Règles techniques de base pour le sitemap :
- Les URLs doivent répondre en code 200 (pas de redirections 301/302)*
- Les URLs ne doivent pas être bloquées dans le robots.txt
- Les URLs ne doivent pas être en noindex
- Les URLs ne doivent pas avoir de balise canonical pointant vers une autre URL (self-canonique ok)
- Le sitemap doit être renseigné dans robots.txt et Google Search Console
Bonnes pratiques supplémentaires :
Structure et format
- Respecter la limite de 50 000 URLs par sitemap
- Maintenir une taille maximale de 50 MB non compressé
- Utiliser plusieurs sitemaps avec un index sitemap, c’est même recommandé pour pouvoir réaliser des analyses dans la GSC (un sitemap par type de page)
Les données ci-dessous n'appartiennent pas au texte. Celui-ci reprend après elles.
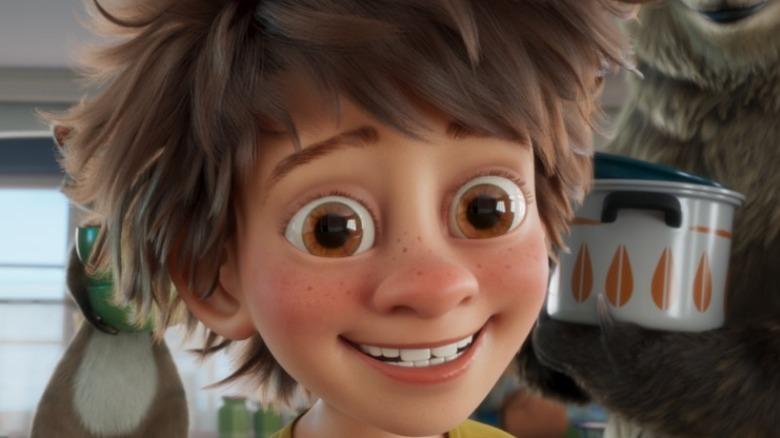 Animated boy smiling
- Encoder le fichier en UTF-8
Qualité du contenu
- Inclure uniquement les pages importantes et de qualité
- Prioriser les pages avec du contenu unique et utile
- Exclure les pages dupliquées ou quasi-dupliquées
- Ne pas inclure les pages de faible valeur (pages d'erreur, pages de remerciement, etc.)
Maintenance
- Mettre à jour régulièrement le sitemap
- Surveiller les erreurs dans Google Search Console
- Vérifier périodiquement que toutes les URLs sont accessibles
- Supprimer les URLs obsolètes ou supprimées
*Dans le cas d’une migration, il peut être intéressant de générer un sitemap dédié aux url migrées pour accélérer la prise en compte des redirections (xml ou html)
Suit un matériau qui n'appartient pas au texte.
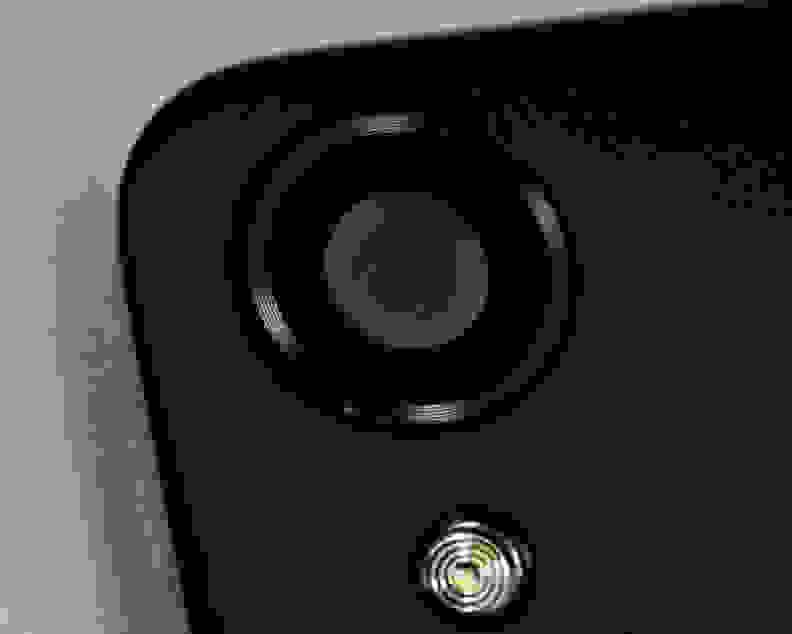 google-nexus-9-review-design-camera.jpg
Keep calm and monitor : entre prudence et optimisation
L’enjeu ? Ne surtout pas surréagir : pas de purge massive, pas de refonte forcée, pas de chasse aux fantômes là où les indicateurs clés (trafic, conversion, performances transactionnelles) restent verts.
Quand des « signaux faibles » sont détectés comme une chute anormale d’une typologie de page stratégique, apparition de warnings dans le crawl, alertes sur nos sondes SEO, notre réaction combinée en local mais aussi avec les équipes techniques garantit une analyse en profondeur, jamais une décision impulsive.
Nous avons également renforcé au fil du temps nos processus de diffusion d’alertes et de priorisation : la visibilité SEO est partagée au niveau Commerce, Marketing, mais aussi équipes IT. L’objectif étant de décloisonner la donnée et d’éviter tout effet tunnel.
Vivre la désindexation depuis l’intérieur d’une grande marque comme Decathlon France prouve l’importance d’une approche rationnelle : diagnostic précis, prise de recul comparative, agilité dans les réponses mais constance dans la vision éditoriale. Ce retour d’expérience confirme que le qualitatif reste la meilleure assurance-vie en SEO.
Quel que soit votre secteur, l’important reste d’observer, d’analyser sans relâche, de prioriser la valeur réelle pour l’utilisateur et de garder la tête froide, même quand la tempête fait rage à l’extérieur. C’est dans la mesure, la méthode, et le souci de l’utilisateur qu’on construit une stratégie SEO durable.
Remerciements
Je tiens à remercier l’ensemble de mes collègues SEO des différents pays Decathlon pour le partage de leurs données, qui a rendu possible cette analyse. Une mention spéciale à Garry Leplat pour son soutien dans la relecture et le formatage de cet article.